What this exercise asks:
[1] Transcribe the part of the JSON parsing thread between "Traceback (most recent" and "a Python string.", inclusive.
[2] In the JSON parsing thread, what error message does json.loads produce when given the string with the carriage return?
[3] Resume the thread about parsing JSON that contains carriage returns, starting right after its final sentence.

Page:
----------------

3

I am getting a JSON string which has a "\r" character somewhere e.g. "{"data":"foo \r\n bar"}" when I try to parse it throws ValueError.

>>> j="""{"data":"foo \r\n bar"}"""
>>> import json
>>> f=json.loads(j)

Traceback (most recent call last):
  File "<pyshell#2>", line 1, in <module>
    f=json.loads(j)
  File "C:\Python27\lib\json\__init__.py", line 326, in loads
    return _default_decoder.decode(s)
  File "C:\Python27\lib\json\decoder.py", line 366, in decode
    obj, end = self.raw_decode(s, idx=_w(s, 0).end())
  File "C:\Python27\lib\json\decoder.py", line 382, in raw_decode
    obj, end = self.scan_once(s, idx)
ValueError: Invalid control character at: line 1 column 13 (char 13)
>>> j[13]
'\r'

"\r" is a perfectly legal character in a Python string.

How can I parse this JSON string, such that

>>> dct = somehow_parse_json(j)
>>> dct['data']
'foo \r\n bar'

I could easily just find and pop carriage return characters, but I would prefer if they can be saved.

Thanatos
  • 42,585
  • 14
  • 91
  • 146
Optimus
  • 2,716
  • 4
  • 29
  • 49

2 Answers2

5

You should escape slashes in JSON:

j="""{"data":"foo \\r\\n bar"}"""

If you are not escaping them, your JSON is invalid (being valid Python string).

----------------

Entries shown:
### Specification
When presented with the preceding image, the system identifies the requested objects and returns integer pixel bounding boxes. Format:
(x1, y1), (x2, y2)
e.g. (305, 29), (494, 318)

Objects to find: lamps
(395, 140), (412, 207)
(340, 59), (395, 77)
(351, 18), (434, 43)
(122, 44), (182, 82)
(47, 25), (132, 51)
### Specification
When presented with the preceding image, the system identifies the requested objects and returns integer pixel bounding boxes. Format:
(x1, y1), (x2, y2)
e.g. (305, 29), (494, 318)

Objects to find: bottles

----------------

Outputs by task:
[1]
Traceback (most recent call last):
  File "<pyshell#2>", line 1, in <module>
    f=json.loads(j)
  File "C:\Python27\lib\json\__init__.py", line 326, in loads
    return _default_decoder.decode(s)
  File "C:\Python27\lib\json\decoder.py", line 366, in decode
    obj, end = self.raw_decode(s, idx=_w(s, 0).end())
  File "C:\Python27\lib\json\decoder.py", line 382, in raw_decode
    obj, end = self.scan_once(s, idx)
ValueError: Invalid control character at: line 1 column 13 (char 13)
>>> j[13]
'\r'

"\r" is a perfectly legal character in a Python string.

[2] ValueError: Invalid control character at: line 1 column 13 (char 13)

[3]
DrTyrsa
  • 31,014
  • 7
  • 86
  • 86
  • 4
    Raw strings would make it easier to read, additionally: `j = r"""{"data":"foo \r\n bar"}"""` – Thanatos Nov 30 '11 at 10:15
  • @DrTyrsa - I am not creating the json, so i would have to "seek and escape" – Optimus Nov 30 '11 at 10:20
  • 1
    @Thanatos - r"""{"data":"foo \\r\\n bar"}""" solved the issue, thanks, you should have posted it as an answer :) – Optimus Nov 30 '11 at 10:22
  • 1
    @Optimus How has it solved it? `r"""{"data":"foo \r\n bar"}""" ` is exactly the same that `"""{"data":"foo \\r\\n bar"}"""`. – DrTyrsa Nov 30 '11 at 10:25
  • 2
    @Optimus: The `r"""..."""` string only had a single slash before the `r`, i.e., `\r\n`. See my comment again. The `r"""..."""` string I posted is simply a different way of writing what DrTyrsa posted, the only difference between the two is for the human reader. – Thanatos Nov 30 '11 at 10:26
  • @DrTyrsa - yes, r"""{"data":"foo \r\n bar"}""" is exactly the same as """{"data":"foo \\r\\n bar"}""", both work, but i don't have to add additional slashes when using this r"""{"data":"foo \r\n bar"}""", thanks, – Optimus Nov 30 '11 at 12:47
1

Logically python is doing what should have been done !

Its the same old CRLF (inspired from typewriters) CR = Carraige Return LF = Line Feed

'\r' stands for CR But '\n' = CR + LF so, my point is that for json its definitely not valid.

For Eg: print '\n 123456\rone' # one3456

Now, how to use \r anyway ?

# if j is your json
j = j.replace('\r','\\r')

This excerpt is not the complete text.